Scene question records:
===============

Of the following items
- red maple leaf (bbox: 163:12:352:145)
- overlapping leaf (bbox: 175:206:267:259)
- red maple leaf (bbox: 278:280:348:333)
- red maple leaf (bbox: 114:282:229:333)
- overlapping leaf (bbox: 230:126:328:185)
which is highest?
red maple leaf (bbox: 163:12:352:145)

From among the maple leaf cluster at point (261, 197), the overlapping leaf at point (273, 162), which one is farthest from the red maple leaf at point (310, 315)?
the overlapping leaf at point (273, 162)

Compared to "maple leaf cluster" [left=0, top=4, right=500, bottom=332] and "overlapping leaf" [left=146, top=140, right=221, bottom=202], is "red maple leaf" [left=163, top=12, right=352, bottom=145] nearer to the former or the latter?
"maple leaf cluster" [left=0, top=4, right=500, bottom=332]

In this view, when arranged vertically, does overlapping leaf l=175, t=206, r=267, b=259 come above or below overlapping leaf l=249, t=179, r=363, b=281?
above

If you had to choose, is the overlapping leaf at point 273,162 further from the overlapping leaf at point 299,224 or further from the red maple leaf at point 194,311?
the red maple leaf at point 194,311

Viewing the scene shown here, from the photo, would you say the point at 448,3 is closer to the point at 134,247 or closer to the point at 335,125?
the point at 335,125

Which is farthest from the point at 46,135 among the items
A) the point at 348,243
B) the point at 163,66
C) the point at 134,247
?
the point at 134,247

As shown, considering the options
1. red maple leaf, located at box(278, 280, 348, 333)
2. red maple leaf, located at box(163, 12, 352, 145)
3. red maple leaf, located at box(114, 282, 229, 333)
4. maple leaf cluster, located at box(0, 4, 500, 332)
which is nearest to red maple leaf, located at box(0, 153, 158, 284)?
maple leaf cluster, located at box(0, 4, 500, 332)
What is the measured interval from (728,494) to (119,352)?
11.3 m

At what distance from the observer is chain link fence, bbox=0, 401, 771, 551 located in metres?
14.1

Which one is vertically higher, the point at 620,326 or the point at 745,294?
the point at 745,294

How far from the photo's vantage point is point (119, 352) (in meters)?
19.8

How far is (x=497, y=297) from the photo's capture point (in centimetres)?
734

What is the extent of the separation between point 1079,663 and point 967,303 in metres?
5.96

===============

#### STATED PROBLEM:
Reproduce all of the data above word for word.

#### SOLUTION TO THIS EXERCISE:
Of the following items
- red maple leaf (bbox: 163:12:352:145)
- overlapping leaf (bbox: 175:206:267:259)
- red maple leaf (bbox: 278:280:348:333)
- red maple leaf (bbox: 114:282:229:333)
- overlapping leaf (bbox: 230:126:328:185)
which is highest?
red maple leaf (bbox: 163:12:352:145)

From among the maple leaf cluster at point (261, 197), the overlapping leaf at point (273, 162), which one is farthest from the red maple leaf at point (310, 315)?
the overlapping leaf at point (273, 162)

Compared to "maple leaf cluster" [left=0, top=4, right=500, bottom=332] and "overlapping leaf" [left=146, top=140, right=221, bottom=202], is "red maple leaf" [left=163, top=12, right=352, bottom=145] nearer to the former or the latter?
"maple leaf cluster" [left=0, top=4, right=500, bottom=332]

In this view, when arranged vertically, does overlapping leaf l=175, t=206, r=267, b=259 come above or below overlapping leaf l=249, t=179, r=363, b=281?
above

If you had to choose, is the overlapping leaf at point 273,162 further from the overlapping leaf at point 299,224 or further from the red maple leaf at point 194,311?
the red maple leaf at point 194,311

Viewing the scene shown here, from the photo, would you say the point at 448,3 is closer to the point at 134,247 or closer to the point at 335,125?
the point at 335,125

Which is farthest from the point at 46,135 among the items
A) the point at 348,243
B) the point at 163,66
C) the point at 134,247
?
the point at 134,247

As shown, considering the options
1. red maple leaf, located at box(278, 280, 348, 333)
2. red maple leaf, located at box(163, 12, 352, 145)
3. red maple leaf, located at box(114, 282, 229, 333)
4. maple leaf cluster, located at box(0, 4, 500, 332)
which is nearest to red maple leaf, located at box(0, 153, 158, 284)?
maple leaf cluster, located at box(0, 4, 500, 332)
What is the measured interval from (728,494) to (119,352)?
11.3 m

At what distance from the observer is chain link fence, bbox=0, 401, 771, 551 located in metres?
14.1

Which one is vertically higher, the point at 620,326 or the point at 745,294?
the point at 745,294

How far from the photo's vantage point is point (119, 352) (in meters)?
19.8

How far is (x=497, y=297) from the photo's capture point (in centimetres)?
734

What is the extent of the separation between point 1079,663 and point 967,303 in metres?
5.96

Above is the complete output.